At the beginning of this year, Shell shut down operations at its Forcados terminal following pipeline attacks that threw its 100,000 barrel-per-day production offline. The terminal had already been shut once before because of violence and reopened in October 2007 after more than a year of halted production. Since its reopening, the facility, which can produce some 450,000 barrels per day, had been operating at a fraction of its capacity.

In July 2007 a leading Nigerian activist group called on Shell to shut one of its pipelines, saying the company has done little to control the fires that burned for several weeks.

"I think this is yet another indicator why there is greater need for transparency in the oil sector," said Emira Woods, co-director of Foreign Policy in Focus at the Institute of Policy Studies, who also expressed skepticism about the validity of the report.

MEND and other militant groups have been blamed for hundreds of kidnappings. Increased violence against oil operations in the delta has caused significant drops in the country's oil output, according to the Nigerian government and independent accounts. Before militants and other armed groups stepped up hostilities in the Niger Delta beginning in late 2005, Nigeria produced about 2.5 million barrels per day. Since then, production reportedly has decreased by at least 20 percent, perhaps even by one-third, some analysts warn.

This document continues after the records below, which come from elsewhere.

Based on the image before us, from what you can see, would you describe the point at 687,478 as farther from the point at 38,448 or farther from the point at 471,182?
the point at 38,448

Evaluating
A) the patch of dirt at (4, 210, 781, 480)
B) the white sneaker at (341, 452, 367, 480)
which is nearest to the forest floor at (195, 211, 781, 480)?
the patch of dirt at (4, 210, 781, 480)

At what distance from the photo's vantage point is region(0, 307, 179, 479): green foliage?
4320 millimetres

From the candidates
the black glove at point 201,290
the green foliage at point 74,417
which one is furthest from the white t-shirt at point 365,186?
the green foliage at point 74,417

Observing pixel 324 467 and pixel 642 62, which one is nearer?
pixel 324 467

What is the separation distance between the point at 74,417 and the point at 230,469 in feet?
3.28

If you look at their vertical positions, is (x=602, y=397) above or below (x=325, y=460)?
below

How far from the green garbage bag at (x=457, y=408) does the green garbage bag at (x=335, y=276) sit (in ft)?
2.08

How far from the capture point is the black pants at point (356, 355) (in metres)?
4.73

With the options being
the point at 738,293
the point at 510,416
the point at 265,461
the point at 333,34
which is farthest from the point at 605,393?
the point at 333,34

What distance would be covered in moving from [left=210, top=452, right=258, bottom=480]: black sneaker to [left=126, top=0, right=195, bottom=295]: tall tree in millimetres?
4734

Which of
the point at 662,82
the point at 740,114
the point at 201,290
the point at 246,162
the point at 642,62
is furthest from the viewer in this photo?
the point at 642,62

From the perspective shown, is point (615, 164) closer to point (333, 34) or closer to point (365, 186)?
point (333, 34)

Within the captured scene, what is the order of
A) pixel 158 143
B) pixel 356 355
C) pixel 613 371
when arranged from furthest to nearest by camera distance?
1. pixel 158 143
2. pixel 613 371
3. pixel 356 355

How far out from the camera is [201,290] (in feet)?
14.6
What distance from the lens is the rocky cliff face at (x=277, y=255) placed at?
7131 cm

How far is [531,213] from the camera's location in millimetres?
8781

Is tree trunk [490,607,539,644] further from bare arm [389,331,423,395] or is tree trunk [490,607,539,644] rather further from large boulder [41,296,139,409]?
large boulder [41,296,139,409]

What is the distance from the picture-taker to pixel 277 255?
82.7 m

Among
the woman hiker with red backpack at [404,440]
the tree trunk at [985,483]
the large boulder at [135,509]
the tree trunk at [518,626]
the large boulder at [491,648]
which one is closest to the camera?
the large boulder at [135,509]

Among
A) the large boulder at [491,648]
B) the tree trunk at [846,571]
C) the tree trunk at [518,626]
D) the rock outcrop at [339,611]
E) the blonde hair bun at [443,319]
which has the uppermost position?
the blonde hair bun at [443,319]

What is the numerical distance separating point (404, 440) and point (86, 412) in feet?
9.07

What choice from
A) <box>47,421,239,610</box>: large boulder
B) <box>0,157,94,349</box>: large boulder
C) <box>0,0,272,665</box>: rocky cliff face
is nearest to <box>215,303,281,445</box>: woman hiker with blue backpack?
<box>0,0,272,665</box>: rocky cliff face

Since the 1970s, Nigeria, Africa's No. 1 oil producer, has pumped more than $300 billion worth of crude from the southern delta states, according to estimates. High unemployment in the delta, environmental degradation due to oil and gas extraction, and a lack of basic resources such as fresh water and electricity have angered the region's youth, who have taken up arms, many times supplied by political leaders, and formed militant groups and local gangs.

In what some characterized as a desperation move by the Nigerian government, the state-run Nigerian National Petroleum Corp. admitted last week to paying armed militant groups $12 million in protection money.

While the payoff to the militants was widely condemned in Nigerian political circles, it wasn't the first time armed gunmen in the delta have been offered cash by the government to end their armed assaults on the oil and gas industry.

In May, the Nigerian government announced it intends to employ the very same militants often blamed for attacks on oil installations in the Niger Delta to guard the region's oil pipelines.

In a surprising and certainly controversial move, defense officials said they would negotiate a possible protection agreement with militants.

"We will engage them to police oil pipelines, but they must first form themselves into limited liability companies for us to discuss with them," Nigerian Defense Minister Yayale Ahmed said at the time.